“Becase,” he replied, “the chaps aboard the barque don’t seem to be able to undershtand a worrud we say to thim; and bedad we’re in the same fix with regar–rd to thim. So we want an interpreter; and maybe you’ll be able to act that same for us.”

“Very well,” said I; “what do you want me to do?”

“Whoy, we’ll take it kindly of ye if you’ll just be so obligin’ as to shtep aboard the barque, and say what we want ye to say,” answered the fellow. “But, mind,” he added warningly, “don’t ye attimpt to say annything else, or by the Piper it’ll be the worse for ye—and for the young woman down below. I can undershtand Frinch like a native—so I shall know everything that you say—but begorra the Oirish brogue of me makes it difficult for thim froggies to undershtand me when I shpake to thim.”

“All right,” I answered, perfectly easy in my mind, “you can stand alongside me, and hear everything that passes.”
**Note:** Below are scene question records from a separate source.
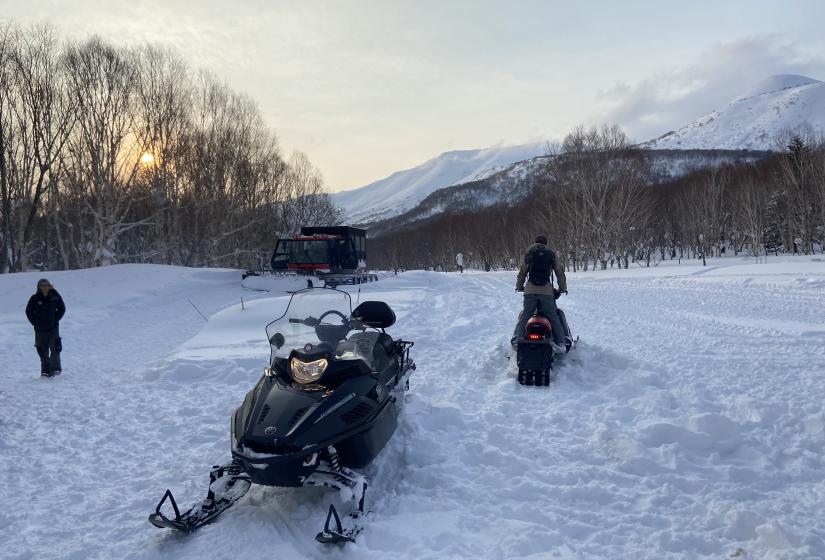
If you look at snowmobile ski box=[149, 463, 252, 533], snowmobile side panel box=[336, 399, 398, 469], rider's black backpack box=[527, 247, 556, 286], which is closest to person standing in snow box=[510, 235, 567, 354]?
rider's black backpack box=[527, 247, 556, 286]

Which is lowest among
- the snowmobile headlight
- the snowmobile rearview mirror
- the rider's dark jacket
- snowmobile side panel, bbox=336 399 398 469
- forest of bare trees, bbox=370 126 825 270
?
snowmobile side panel, bbox=336 399 398 469

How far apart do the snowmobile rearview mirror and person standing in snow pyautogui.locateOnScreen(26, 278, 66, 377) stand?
5878 millimetres

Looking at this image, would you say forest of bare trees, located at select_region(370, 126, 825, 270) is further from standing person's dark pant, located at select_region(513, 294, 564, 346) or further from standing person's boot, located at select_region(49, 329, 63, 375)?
standing person's boot, located at select_region(49, 329, 63, 375)

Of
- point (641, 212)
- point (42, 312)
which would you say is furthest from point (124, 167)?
point (641, 212)

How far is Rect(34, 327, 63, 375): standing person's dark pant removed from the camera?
839 centimetres

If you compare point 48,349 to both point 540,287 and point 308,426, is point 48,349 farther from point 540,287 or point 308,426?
point 540,287

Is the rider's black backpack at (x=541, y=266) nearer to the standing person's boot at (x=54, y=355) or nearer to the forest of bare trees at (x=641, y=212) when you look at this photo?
the standing person's boot at (x=54, y=355)

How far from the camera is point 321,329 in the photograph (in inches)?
184

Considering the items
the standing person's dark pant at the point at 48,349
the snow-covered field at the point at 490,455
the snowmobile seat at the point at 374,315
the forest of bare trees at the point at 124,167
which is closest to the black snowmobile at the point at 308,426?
the snow-covered field at the point at 490,455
So saying, without further ado I leapt upon the brig’s bulwarks, from thence to those of the barque, and so down upon her deck, closely followed by O’Gorman.


Chapter Ten.

We plunder the French barque.

As my feet touched the barque’s deck, I flung a lightning glance about me to gather as much information as possible, not knowing but that at any moment such knowledge might be of priceless value to me. The craft was somewhat bigger than I had at first set her down to be, being of fully four hundred, or maybe four hundred and fifty, tons measurement. Looking for’ard to the swell of her bows, I saw that she must evidently be of a motherly build, which accorded well with the fact that she had lost steerage-way long before such had been the case with the brig. Her decks were in a very dirty and untidy condition, looking as though they had not been washed down, or even swept, for at least a week, and they were lumbered up with quite an unusual number of spars and booms. Yet she was evidently a passenger ship, for the cabin under her full poop was brilliantly lighted up, and through its open door I caught a glimpse of several men and women so attired as to at once proclaim their status on board; moreover, the quarter-deck was also occupied by a group of men and women, evidently passengers, with two or three sailorly-looking men among them, over whom a party of O’Gorman’s people were mounting guard, the remainder being stationed on guard over the fore-scuttle, down which I presumed the barque’s crew had been driven.